## Document excerpt
== Segment start ==
Adoptions on the Rise
More and more children are being raised by their grandparents, according to studies conducted in 2017. Around 2.6 million children in the United States are being raised solely by their grandparents or relatives today, which is 3.5% of the country’s children and 8% more than in the year 2000. Some cite the opioid epidemic as the reason for this huge spike in the grandparent adoption, relative adoptions, and foster care situations.
Unfortunately, adoption is still a difficult process, even for a grandparent. There are fees, court hearings, and piles of paperwork to get through. Adoption can prove to be a traumatic time for both the child and their adoptive parents. Because of this, sometimes grandparents or other relatives do not formally adopt the child in question. There are many benefits to adoption, however, that may outweigh the initial difficulties.
== Segment end ==
## Data for review
== Segment start ==
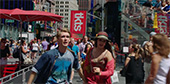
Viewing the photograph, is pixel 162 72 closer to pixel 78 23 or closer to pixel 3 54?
pixel 3 54

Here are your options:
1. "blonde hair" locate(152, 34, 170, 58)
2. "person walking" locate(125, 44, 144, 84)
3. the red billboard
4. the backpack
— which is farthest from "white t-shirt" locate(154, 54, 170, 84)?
the red billboard

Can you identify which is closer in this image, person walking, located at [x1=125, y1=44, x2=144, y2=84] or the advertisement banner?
person walking, located at [x1=125, y1=44, x2=144, y2=84]

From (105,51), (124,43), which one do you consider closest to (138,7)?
(124,43)

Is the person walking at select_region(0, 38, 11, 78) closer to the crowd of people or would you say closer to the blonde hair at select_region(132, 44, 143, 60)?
the blonde hair at select_region(132, 44, 143, 60)

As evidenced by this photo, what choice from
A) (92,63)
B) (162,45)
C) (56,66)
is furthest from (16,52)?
(162,45)

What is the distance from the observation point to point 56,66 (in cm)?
371

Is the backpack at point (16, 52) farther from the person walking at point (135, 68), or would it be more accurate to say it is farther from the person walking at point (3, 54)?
the person walking at point (135, 68)

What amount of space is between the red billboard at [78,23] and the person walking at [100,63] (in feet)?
42.2

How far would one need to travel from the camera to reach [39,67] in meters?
3.63

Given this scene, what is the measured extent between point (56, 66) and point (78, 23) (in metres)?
14.0

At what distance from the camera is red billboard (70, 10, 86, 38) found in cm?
1747

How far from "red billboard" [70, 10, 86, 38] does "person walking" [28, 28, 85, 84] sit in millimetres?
13577

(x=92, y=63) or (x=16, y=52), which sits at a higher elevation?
(x=92, y=63)

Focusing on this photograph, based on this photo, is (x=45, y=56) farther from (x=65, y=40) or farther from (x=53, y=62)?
(x=65, y=40)
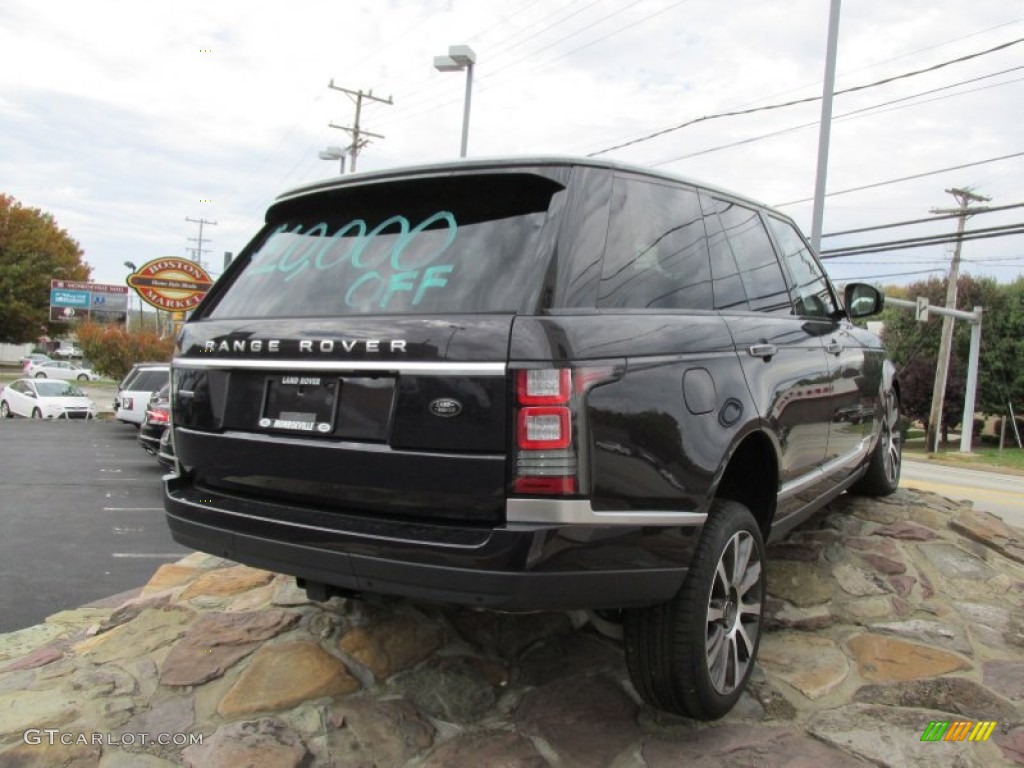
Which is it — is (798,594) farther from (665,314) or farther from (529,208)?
== Segment end ==
According to the text "Adoptions on the Rise," about how many children in the United States are being raised solely by their grandparents or relatives?

## The answer
Around 2.6 million children.